Exercise instructions - Write out the listing below again, precisely as it is given.

Input records -
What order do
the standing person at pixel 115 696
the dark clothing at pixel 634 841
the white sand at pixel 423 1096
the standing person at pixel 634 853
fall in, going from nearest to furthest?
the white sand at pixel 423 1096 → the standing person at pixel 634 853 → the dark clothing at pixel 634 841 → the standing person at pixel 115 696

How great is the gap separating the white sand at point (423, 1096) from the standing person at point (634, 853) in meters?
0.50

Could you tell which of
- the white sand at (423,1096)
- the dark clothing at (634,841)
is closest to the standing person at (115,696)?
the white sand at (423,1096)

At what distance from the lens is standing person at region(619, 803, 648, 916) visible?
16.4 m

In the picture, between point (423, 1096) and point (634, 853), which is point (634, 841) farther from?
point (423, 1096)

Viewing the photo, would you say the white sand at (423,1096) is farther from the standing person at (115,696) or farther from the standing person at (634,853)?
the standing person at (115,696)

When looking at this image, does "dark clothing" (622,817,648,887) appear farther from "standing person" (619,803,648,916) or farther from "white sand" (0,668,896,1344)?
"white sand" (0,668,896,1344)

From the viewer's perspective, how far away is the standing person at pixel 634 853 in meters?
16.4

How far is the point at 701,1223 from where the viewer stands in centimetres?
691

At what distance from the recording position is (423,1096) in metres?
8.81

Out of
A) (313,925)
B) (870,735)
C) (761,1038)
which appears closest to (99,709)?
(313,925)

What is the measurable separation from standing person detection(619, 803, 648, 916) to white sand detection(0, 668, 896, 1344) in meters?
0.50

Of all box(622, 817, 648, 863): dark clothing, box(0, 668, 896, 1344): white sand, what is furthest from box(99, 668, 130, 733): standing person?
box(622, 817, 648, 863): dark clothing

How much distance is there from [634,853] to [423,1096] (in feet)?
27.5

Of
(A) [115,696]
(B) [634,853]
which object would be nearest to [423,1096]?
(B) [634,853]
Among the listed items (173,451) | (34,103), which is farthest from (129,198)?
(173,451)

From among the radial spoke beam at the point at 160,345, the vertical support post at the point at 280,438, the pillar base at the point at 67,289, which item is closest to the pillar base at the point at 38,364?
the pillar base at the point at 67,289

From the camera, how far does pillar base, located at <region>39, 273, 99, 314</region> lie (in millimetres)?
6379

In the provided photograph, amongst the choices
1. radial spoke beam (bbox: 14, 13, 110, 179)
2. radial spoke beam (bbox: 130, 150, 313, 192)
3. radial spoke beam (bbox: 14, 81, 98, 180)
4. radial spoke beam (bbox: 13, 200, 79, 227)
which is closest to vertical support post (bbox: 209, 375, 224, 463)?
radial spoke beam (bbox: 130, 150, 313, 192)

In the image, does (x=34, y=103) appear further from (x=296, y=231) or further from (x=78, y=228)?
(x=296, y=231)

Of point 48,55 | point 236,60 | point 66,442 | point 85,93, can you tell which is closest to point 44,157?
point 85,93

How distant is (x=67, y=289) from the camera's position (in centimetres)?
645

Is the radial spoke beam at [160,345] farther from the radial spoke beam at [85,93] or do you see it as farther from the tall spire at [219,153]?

The completed task -
What order do
the standing person at pixel 115 696
the dark clothing at pixel 634 841
the white sand at pixel 423 1096
the standing person at pixel 634 853
fall in, going from nearest to furthest?
the white sand at pixel 423 1096 → the standing person at pixel 634 853 → the dark clothing at pixel 634 841 → the standing person at pixel 115 696

How great is the gap separating the white sand at point (423, 1096) from the standing person at point (634, 853) in meters?
0.50

Could you tell which of
- the white sand at (423,1096)
- the dark clothing at (634,841)
is closest to the standing person at (115,696)?
the white sand at (423,1096)

At what distance from the lens is standing person at region(619, 803, 648, 916) visible?
16.4 m

In the picture, between point (423, 1096) and point (634, 853), which is point (634, 841) farther from?
point (423, 1096)

Viewing the photo, would you say the white sand at (423,1096) is farther from the standing person at (115,696) or farther from the standing person at (634,853)?
the standing person at (115,696)

When looking at this image, does "dark clothing" (622,817,648,887) appear farther from "standing person" (619,803,648,916) or farther from "white sand" (0,668,896,1344)?
"white sand" (0,668,896,1344)

From the viewer's perspective, how far away is the standing person at pixel 634 853 in meters?
16.4

How far is the point at 701,1223 from where the viewer stands in centimetres?
691

At what distance from the recording position is (423,1096) in metres?
8.81

Out of
A) (313,925)
B) (870,735)
C) (761,1038)
which appears closest to (99,709)?
(313,925)

What is the measurable separation from standing person detection(619, 803, 648, 916) to white sand detection(0, 668, 896, 1344) in meters?
0.50

Of all box(622, 817, 648, 863): dark clothing, box(0, 668, 896, 1344): white sand, what is furthest from box(99, 668, 130, 733): standing person?
box(622, 817, 648, 863): dark clothing

How much distance is there from [634,853] to [423,1096] (in feet)?
27.5

Of
(A) [115,696]
(B) [634,853]
which object would be nearest to [423,1096]?
(B) [634,853]
Among the listed items (173,451) | (34,103), which is farthest from (129,198)?
(173,451)

From among the radial spoke beam at the point at 160,345, the vertical support post at the point at 280,438, the pillar base at the point at 67,289, which item is closest to the pillar base at the point at 38,364?
the pillar base at the point at 67,289

From the camera, how far does pillar base, located at <region>39, 273, 99, 314</region> lie (in millimetres)?
6379

In the provided photograph, amongst the choices
1. radial spoke beam (bbox: 14, 13, 110, 179)
2. radial spoke beam (bbox: 130, 150, 313, 192)
3. radial spoke beam (bbox: 14, 81, 98, 180)
4. radial spoke beam (bbox: 13, 200, 79, 227)
which is closest to vertical support post (bbox: 209, 375, 224, 463)?
radial spoke beam (bbox: 130, 150, 313, 192)

In the image, does (x=34, y=103) appear further from (x=296, y=231) or further from (x=78, y=228)?
(x=296, y=231)

Of point 48,55 | point 236,60 | point 66,442 | point 85,93, can you tell which is closest to point 44,157?
point 85,93

How distant is (x=67, y=289) from the camera's position (in centimetres)?
645

Is the radial spoke beam at [160,345] farther from the radial spoke beam at [85,93] or do you see it as farther from the tall spire at [219,153]?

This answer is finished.